It is my feeling that kids are more harmed by real events than by programs produced for our entertainment. I don't remember seeing the Apollo 13 mission (April 11-17, 1970) on TV when it happened. I found out later that my grandparents made sure that I was nowhere near the TV while that event was being covered just in case something horrible would have happened. Today when we have 24-hour news channels where parents can have nonstop coverage of the events of September 11th, a school shooting or the recent Tsunami in Asia. Kid's should not be exposed to an event where some could die on live TV. Also kids might not understand that the event that they are watching is happening thousand of miles away or they are watching the same buildings coming down being replayed over and over again when they might think that these are new buildings coming down.

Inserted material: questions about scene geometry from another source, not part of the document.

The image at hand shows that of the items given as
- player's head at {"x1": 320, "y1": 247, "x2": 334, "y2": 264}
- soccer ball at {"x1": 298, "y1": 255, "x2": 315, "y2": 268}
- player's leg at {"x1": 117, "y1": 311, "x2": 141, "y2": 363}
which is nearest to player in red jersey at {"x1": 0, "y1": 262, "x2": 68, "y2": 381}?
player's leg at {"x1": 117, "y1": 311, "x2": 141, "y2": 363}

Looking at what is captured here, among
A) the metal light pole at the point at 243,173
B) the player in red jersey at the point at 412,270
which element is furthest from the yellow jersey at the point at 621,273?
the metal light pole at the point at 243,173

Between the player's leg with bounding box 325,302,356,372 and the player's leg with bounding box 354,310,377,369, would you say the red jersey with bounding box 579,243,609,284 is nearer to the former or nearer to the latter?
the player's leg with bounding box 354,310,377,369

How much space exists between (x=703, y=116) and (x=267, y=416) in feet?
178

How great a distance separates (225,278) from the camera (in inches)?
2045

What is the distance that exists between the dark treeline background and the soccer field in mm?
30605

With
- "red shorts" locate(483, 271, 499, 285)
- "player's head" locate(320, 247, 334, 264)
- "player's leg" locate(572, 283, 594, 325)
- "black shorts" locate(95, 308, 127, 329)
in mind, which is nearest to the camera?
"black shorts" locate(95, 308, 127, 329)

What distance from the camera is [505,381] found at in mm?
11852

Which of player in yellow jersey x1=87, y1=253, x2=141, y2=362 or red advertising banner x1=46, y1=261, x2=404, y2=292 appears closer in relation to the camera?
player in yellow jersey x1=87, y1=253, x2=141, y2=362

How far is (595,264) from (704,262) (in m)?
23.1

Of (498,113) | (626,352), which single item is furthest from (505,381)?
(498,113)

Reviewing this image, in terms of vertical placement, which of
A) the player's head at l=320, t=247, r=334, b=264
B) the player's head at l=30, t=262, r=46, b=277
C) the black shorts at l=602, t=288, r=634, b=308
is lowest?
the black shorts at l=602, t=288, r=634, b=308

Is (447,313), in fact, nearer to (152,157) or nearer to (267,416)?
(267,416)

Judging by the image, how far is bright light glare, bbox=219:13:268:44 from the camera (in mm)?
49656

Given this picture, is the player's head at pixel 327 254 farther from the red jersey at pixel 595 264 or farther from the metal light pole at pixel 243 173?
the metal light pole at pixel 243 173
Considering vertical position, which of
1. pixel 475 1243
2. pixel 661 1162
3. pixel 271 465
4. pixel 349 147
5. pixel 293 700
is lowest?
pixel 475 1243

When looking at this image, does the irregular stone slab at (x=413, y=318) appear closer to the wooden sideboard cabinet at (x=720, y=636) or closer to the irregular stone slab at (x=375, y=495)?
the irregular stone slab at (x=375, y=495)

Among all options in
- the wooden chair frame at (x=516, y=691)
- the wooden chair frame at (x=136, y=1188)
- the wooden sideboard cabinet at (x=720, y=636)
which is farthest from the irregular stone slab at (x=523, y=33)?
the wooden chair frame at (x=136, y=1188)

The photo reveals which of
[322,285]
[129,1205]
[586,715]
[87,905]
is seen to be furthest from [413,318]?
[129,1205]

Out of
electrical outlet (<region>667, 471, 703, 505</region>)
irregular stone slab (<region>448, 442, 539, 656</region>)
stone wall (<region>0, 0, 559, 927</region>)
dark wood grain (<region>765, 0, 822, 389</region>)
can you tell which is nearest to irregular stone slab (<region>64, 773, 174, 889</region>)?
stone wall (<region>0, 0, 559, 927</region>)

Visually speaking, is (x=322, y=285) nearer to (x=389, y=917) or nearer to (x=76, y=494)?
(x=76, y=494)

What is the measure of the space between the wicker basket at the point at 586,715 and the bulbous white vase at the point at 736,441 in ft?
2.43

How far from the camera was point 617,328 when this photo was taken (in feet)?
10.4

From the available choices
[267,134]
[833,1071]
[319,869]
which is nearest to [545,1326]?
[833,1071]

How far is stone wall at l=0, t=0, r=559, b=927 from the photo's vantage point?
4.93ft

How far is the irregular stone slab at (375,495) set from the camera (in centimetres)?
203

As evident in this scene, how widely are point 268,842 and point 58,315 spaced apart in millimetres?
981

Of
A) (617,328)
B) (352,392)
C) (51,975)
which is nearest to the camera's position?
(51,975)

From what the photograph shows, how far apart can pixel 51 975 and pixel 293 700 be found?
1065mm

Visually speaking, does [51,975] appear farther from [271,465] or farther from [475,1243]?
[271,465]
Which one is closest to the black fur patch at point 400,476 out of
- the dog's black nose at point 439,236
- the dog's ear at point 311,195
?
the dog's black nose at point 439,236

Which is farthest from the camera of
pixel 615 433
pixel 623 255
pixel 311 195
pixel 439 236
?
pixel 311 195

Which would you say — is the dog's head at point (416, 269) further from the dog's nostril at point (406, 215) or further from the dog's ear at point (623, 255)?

I don't blame the News for showing this, I blame the parents for having it on all the time. Wait, did I just use the "P" word? I never see the Parental Watchdog Groups place any onus on the parents. Instead they get better media exposure for their cause when they attack a number one rated show, a cartoon sponge, or Janet Jackson's breast. That one breast, in one halftime show, has gotten more attention than both of Dolly Parton's breasts have gotten for the past thirty years.

Speaking of celebrity exposure. My favorite example of celebrity exposure comes from an episode of "Three's Company" that aired on Nick at Nite a few years ago. The episode originally aired in 1983 and has been shown countless times since. The scene features Jack Tripper (John Ritter) dressed in blue boxers sitting on his bed and for a split second he accidentally exposes one third of the Full Monty. A viewer notices this with the help of his suffocated VCR's pausing capability. The viewer notified the cable network outraged that Nickelodeon would show this when children could be watching. Nickelodeon digitally corrected the scene.

To quote John Ritter in the New York Observer over the incident, "I've requested that (Nickelodeon) air both versions, edited and unedited, because sometimes you feel like a nut, and sometimes you don't."